Je te rapproche des images d’avant : tu as seize, dix huit, vingt-deux ans à vingt-trois tu seras arrêté dans un train à Grenoble, torturé, puis emporté dans un autre et – je cherche ta ressemblance. Grand athlétique, blond roux dit-on. Je te cherche de toi à toi. Deux ans plus tard tu as vingt-cinq. C’est toi là, mâchoire étroite, maxillaires enfoncés, orbites rapprochées sans regard, quelques cheveux ont poussé. On te donne six mois à vivre (11) . Cette photographie de groupe comme une photo de classe est une photo de retour, ce n’est pas une photo de classe, c’est une photo de survivants (12 ) ( Je crois que je suis sortie de La classe morte de Kantor (13) à cause de cette photographie; je crois que je n’ai pas su voir un des plus beaux spectacle des années 80 à cause de l’image qui dépassait de ta mallette.) C’est une image noire et blanche sans gris, brute comme une photocopie , cependant gélatineuse en surface et usée sur les bords. Je ne suis pas sûre que ce soit le tirage original, je suis certaine que ce qu’elle montre a été. (14)
(A) ce matin,un peu perdue dans les propositions, je ne pensais pas écrire la proposition 21 à partir de la 20, un commentaire de Valérie Mondamert sur la 20 m'y invite : "dire que cette photo l’accompagnait partout. On aimerait savoir pourquoi comment il ne s’en défaisait pas. Des notes comme à la proposition 21?", m'écrit-elle. Alors je tente quelques notes ( je m’y colle bien que je n'ai pas de réponse à la question)
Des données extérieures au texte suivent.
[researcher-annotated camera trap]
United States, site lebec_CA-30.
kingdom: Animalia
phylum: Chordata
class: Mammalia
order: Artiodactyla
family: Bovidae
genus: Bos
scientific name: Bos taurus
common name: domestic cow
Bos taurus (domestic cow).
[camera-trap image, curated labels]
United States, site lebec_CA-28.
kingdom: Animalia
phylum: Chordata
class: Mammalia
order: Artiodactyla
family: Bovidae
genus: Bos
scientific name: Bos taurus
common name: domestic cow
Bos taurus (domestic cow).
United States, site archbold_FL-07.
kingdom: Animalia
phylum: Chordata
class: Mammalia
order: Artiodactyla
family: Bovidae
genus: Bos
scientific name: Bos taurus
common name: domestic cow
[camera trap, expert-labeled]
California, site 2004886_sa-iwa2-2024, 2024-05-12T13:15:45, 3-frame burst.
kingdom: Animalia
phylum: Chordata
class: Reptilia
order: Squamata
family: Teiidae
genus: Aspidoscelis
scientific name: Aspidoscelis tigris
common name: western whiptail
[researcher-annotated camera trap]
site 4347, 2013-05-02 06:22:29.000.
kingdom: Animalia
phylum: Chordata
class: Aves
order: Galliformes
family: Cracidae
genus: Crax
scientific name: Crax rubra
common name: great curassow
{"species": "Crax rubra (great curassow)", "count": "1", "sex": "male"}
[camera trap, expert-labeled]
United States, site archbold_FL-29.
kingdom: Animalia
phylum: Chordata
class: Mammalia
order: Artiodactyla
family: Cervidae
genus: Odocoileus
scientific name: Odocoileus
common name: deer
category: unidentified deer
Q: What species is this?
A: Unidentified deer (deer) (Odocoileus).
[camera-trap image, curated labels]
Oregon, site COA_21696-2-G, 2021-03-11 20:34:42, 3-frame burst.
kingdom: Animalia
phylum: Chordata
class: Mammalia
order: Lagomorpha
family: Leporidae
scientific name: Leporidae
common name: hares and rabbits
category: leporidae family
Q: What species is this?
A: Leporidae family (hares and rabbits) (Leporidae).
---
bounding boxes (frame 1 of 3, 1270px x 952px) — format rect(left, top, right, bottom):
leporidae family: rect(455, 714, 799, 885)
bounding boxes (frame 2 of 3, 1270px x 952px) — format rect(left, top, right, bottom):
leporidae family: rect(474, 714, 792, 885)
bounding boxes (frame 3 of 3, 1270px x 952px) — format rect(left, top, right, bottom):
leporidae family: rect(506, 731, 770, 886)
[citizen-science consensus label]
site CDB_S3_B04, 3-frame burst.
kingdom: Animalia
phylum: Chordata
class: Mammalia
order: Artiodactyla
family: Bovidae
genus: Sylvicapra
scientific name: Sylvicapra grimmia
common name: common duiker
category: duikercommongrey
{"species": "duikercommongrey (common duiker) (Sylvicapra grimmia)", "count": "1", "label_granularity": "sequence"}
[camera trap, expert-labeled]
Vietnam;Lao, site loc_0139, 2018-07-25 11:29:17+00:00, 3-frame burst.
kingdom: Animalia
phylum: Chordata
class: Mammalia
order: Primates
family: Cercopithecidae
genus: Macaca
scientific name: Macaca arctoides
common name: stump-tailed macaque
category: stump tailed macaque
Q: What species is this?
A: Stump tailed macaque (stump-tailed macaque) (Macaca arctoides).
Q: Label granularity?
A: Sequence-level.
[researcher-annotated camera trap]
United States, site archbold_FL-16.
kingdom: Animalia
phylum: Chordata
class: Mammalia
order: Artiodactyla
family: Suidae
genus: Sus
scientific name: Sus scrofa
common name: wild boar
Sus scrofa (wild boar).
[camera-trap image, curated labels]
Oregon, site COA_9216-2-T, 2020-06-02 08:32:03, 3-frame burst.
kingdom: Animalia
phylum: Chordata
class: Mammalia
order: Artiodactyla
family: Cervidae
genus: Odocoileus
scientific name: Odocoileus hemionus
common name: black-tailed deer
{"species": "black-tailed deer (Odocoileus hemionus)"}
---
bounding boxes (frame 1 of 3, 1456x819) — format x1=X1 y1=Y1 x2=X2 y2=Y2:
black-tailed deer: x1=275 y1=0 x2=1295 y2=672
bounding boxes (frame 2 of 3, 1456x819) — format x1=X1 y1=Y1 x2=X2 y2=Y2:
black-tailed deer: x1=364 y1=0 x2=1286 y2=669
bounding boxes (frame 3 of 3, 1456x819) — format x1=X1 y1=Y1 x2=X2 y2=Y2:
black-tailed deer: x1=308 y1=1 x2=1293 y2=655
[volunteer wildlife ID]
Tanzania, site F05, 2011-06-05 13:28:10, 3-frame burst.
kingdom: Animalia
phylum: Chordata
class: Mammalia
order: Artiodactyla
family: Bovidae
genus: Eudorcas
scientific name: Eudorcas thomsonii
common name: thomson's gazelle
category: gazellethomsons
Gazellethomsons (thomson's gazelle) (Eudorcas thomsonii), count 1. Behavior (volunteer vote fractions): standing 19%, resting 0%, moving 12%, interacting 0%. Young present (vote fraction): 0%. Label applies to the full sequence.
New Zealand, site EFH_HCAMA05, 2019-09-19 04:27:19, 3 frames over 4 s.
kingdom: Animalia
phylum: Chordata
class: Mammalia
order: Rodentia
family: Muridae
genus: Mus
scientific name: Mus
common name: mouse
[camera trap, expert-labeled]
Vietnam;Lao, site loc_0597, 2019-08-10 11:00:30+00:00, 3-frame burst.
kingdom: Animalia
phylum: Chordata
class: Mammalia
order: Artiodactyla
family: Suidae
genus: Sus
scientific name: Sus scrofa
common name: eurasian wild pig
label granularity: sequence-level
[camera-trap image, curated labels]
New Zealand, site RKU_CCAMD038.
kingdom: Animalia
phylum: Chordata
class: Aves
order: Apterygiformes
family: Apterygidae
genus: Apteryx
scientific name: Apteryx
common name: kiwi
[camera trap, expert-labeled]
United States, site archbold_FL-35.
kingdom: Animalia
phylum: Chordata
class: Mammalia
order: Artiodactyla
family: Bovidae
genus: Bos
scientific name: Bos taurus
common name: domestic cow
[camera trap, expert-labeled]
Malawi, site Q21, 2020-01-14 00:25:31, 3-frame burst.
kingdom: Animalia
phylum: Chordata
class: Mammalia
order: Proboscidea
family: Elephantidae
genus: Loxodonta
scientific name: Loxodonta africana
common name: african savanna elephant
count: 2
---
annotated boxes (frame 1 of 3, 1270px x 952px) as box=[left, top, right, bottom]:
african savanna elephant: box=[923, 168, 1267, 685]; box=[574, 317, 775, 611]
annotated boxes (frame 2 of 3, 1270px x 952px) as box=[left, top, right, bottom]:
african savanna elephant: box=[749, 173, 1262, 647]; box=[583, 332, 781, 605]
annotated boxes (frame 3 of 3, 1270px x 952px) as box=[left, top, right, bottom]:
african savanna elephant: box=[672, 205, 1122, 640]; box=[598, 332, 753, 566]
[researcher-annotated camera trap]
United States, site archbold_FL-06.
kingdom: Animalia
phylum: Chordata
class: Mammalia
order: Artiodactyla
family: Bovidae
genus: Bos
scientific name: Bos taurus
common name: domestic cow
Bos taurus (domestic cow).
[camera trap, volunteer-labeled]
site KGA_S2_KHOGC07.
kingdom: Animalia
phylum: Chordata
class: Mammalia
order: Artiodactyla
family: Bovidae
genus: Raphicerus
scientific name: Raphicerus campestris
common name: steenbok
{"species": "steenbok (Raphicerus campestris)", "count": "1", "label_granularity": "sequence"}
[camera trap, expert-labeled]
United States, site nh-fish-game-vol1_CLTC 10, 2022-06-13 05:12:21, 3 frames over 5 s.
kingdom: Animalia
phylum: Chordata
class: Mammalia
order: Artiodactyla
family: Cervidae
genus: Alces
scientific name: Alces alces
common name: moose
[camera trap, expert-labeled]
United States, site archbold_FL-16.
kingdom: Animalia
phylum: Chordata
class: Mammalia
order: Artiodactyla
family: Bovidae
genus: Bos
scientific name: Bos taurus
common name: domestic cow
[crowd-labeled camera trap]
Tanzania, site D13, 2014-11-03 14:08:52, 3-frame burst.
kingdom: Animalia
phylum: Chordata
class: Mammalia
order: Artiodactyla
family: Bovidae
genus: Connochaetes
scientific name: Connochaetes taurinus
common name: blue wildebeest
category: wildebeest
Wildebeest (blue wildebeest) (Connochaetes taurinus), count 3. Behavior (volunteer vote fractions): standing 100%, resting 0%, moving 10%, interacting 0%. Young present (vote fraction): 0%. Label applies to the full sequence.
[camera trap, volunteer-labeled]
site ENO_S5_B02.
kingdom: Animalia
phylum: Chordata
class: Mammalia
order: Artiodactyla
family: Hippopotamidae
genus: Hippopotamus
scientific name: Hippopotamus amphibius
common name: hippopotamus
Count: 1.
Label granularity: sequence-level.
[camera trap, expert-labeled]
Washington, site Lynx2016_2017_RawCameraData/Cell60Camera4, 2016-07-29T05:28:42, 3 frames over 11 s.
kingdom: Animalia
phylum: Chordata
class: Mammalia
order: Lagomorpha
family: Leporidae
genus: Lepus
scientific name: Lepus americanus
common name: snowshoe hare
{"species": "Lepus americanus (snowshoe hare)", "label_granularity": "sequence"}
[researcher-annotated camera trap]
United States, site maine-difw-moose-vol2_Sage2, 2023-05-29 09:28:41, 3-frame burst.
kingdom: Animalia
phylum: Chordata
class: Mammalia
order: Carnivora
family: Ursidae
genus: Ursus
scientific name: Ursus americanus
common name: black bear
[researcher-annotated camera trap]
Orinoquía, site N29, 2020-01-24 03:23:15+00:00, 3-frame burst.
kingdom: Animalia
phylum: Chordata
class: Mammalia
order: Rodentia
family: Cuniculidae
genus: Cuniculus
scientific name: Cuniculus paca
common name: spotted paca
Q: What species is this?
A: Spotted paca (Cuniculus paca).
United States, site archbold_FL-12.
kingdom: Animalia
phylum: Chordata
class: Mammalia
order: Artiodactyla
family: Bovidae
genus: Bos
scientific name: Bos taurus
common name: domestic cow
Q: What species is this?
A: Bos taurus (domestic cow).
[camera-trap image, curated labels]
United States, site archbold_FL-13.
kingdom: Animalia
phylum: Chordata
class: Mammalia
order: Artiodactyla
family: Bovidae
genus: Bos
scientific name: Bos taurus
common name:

(1) un jour à soixante dix ans tu écris un livre pour raconter ce voyage, tu commences à remonter le temps avec la voix, dans un Dictaphone, vient l’écriture. Un article parait dans Le Monde, Léon Greif, était là-bas avec toi, il découvre ton livre s’y reconnait et te retrouve cinquante-cinq ans plus tard: « là-bas, au camp l’optimisme était une bonne chose dira Léon dans le documentaire (sa femme et sa fille avaient été gazées à la descente du train)
(2) « toujours connue « ; imprécision de la mémoire ou refus de chercher un début au début? Il faudrait faire une recherche systématique et objective ; toujours c’est une sorte de réponse sans réponse, (est-ce que cette image me hante ?)Elle était là toujours à portée de regard, le temps et surtout les légendes qui auraient du figurer à côté de l’image l’ont aggravée. Pour moi enfant c’était presque une photo de classe
(3) ici tout dépasse; « W. il a une tête en trop » dit Léon Greif dans le documentaire. Tu mesures 1m90 à l’époque et tu as vingt deux ans (avec les années on se tasse mais plus on se tasse plus on se rapproche du lointain qui a été tu ). L’image était trop grande pour tenir cachée dans la pochette intérieure de la mallette, comme ces cartes postales qui sortent des formats d’enveloppe standard et qu’on n’envoie jamais ou qu’on finit par se résoudre à envoyer sans enveloppe en cherchant des mots sans conséquence. La mallette, la dernière dont je me souviens mesurait environ 55cm/40 elle était en cuir fauve et très usée, une mallette? plutôt une espèce d’attachée case un peu bohème, pleine de feutres et de feuilles, et de plans en vrac.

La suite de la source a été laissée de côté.